### [Consignes]
**A)** Répondez à ces questions à l'aide du texte sur l'outrage :
(i) Quel montant d'amende l'article 433-5 du Code pénal prévoit-il pour l'outrage ?
(ii) Dans quelle université le professeur Dominique Rousseau enseigne-t-il le droit constitutionnel ?
(iii) D'après la réponse citée du professeur, qui est titulaire de l'autorité publique ?
**B)** D'après l'alinéa de l'article 433-5 cité dans le texte sur l'outrage, relevez dans l'ordre chacun des moyens par lesquels un outrage peut être commis. Écrivez un moyen par ligne, en séparant chaque nom.
**C)** Rédigez la suite du texte sur l'outrage envers les parlementaires à partir du point où il s'arrête.

### [Texte du document]

------------------------------------------------------------------------

L’article 433-5 du Code pénal dispose en son premier alinéa que :
« constituent un outrage puni de 7 500 euros d’amende les paroles, gestes ou menaces, les écrits ou images de toute nature non rendus publics ou l’envoi d’objets quelconques adressés à une personne chargée d’une mission de Service public, dans l’exercice ou à l’occasion de l’exercice de sa mission, et de nature à porter atteinte à sa dignité ou au respect dû à la fonction dont elle est investie ».
À la question : « un parlementaire est-il dépositaire de l’autorité publique ou est-il chargé d’une mission de Service public ? », le Professeur Dominique Rousseau, enseignant le droit constitutionnel à l’Université Paris 1 Panthéon Sorbonne et ancien membre du Conseil supérieur de la magistrature avait répondu, « évidemment, oui : la Nation est titulaire de l’autorité publique et le parlementaire, qui est le représentant de la Nation, est le dépositaire de cette autorité publique » [1].
Cette réponse lapidaire n’a pourtant pas été toujours aussi évidente.
1. Rapide rappel historique : de l’ancien au nouveau Code pénal.

------------------------------------------------------------------------

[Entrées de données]

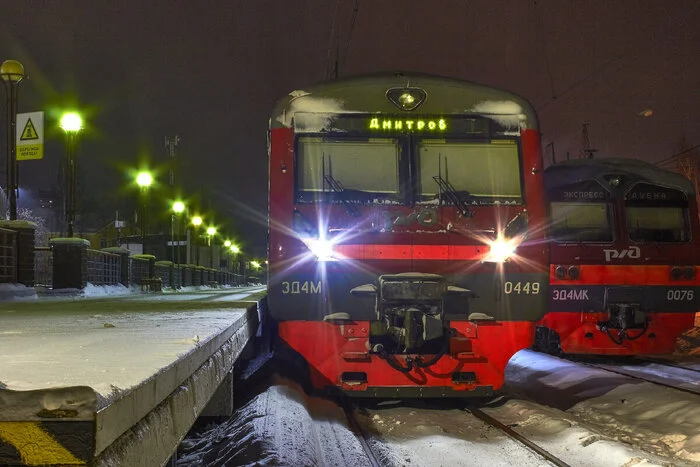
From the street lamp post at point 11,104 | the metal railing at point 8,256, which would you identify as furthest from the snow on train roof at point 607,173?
the street lamp post at point 11,104

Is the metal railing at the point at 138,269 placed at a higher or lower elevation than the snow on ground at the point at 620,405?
higher

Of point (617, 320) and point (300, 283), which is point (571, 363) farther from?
point (300, 283)

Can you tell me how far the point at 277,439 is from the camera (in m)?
5.09

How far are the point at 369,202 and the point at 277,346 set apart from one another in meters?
4.64

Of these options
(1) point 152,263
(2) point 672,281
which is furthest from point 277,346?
(1) point 152,263

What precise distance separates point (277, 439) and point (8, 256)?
11103 millimetres

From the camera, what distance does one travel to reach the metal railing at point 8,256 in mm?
13406

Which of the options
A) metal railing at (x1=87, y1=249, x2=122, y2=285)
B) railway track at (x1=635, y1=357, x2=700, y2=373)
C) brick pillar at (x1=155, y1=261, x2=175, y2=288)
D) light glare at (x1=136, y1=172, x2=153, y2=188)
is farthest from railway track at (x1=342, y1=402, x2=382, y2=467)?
brick pillar at (x1=155, y1=261, x2=175, y2=288)

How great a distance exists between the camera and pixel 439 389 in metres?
6.29

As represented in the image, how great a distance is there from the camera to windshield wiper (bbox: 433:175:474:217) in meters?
6.55

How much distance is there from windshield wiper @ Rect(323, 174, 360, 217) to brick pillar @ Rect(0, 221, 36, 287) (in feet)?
34.4

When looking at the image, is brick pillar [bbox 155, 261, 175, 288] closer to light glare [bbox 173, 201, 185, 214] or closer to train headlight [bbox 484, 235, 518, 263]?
light glare [bbox 173, 201, 185, 214]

------------------------------------------------------------------------

### [Réponses dans l'ordre]
**A)**
(i) 7 500 euros.
(ii) L'Université Paris 1 Panthéon Sorbonne.
(iii) La Nation.

**B)**
paroles
gestes
menaces
écrits de toute nature non rendus publics
images de toute nature non rendus publics
envoi d'objets quelconques

**C)**
Le code pénal de 1810 prévoyait en la matière une énumération limitative puisque l’infraction était constituée quand elle était dirigée contre des juges judiciaires, administratifs, des jurés, officiers ministériels, commandants, des agents de la force publique ainsi que des citoyens en charge d’un ministère de Service public [2].
Après refonte du code pénal, l’outrage est désormais défini et réprimé par un article protégeant « les personnes chargées d’une mission de Service public » et « les personnes dépositaires de l’autorité publique » (433-5 précité).
La jurisprudence a progressivement apporté des précisions permettant d’englober de plus en plus de monde dans cette définition dite « fonctionnelle » voire « téléologique », mais visant avant tout, derrière des formules tautologiques, à rester la plus large possible, au détriment d’un principe bien connu du code pénal et inscrit en son article 111-4 selon lequel « la loi pénale est d’interprétation stricte ».
Ainsi, par un arrêt du 21 février 1996 (n°95-81.656, publié au bulletin), la Chambre criminelle a d’abord rapproché ce nouveau texte de l’ancien article R. 40-2 du code pénal qui visait en son temps « l’outrage à citoyen chargé d’un ministère de Service public ».
Cette notion de « ministère de Service public » est essentielle car seules étaient concernées des personnes qui « en plus du caractère public de leur fonction, avaient reçu, en application d’une loi, la délégation expresse d’une partie de l’exercice de la puissance publique et des pouvoirs d’autorité » [3].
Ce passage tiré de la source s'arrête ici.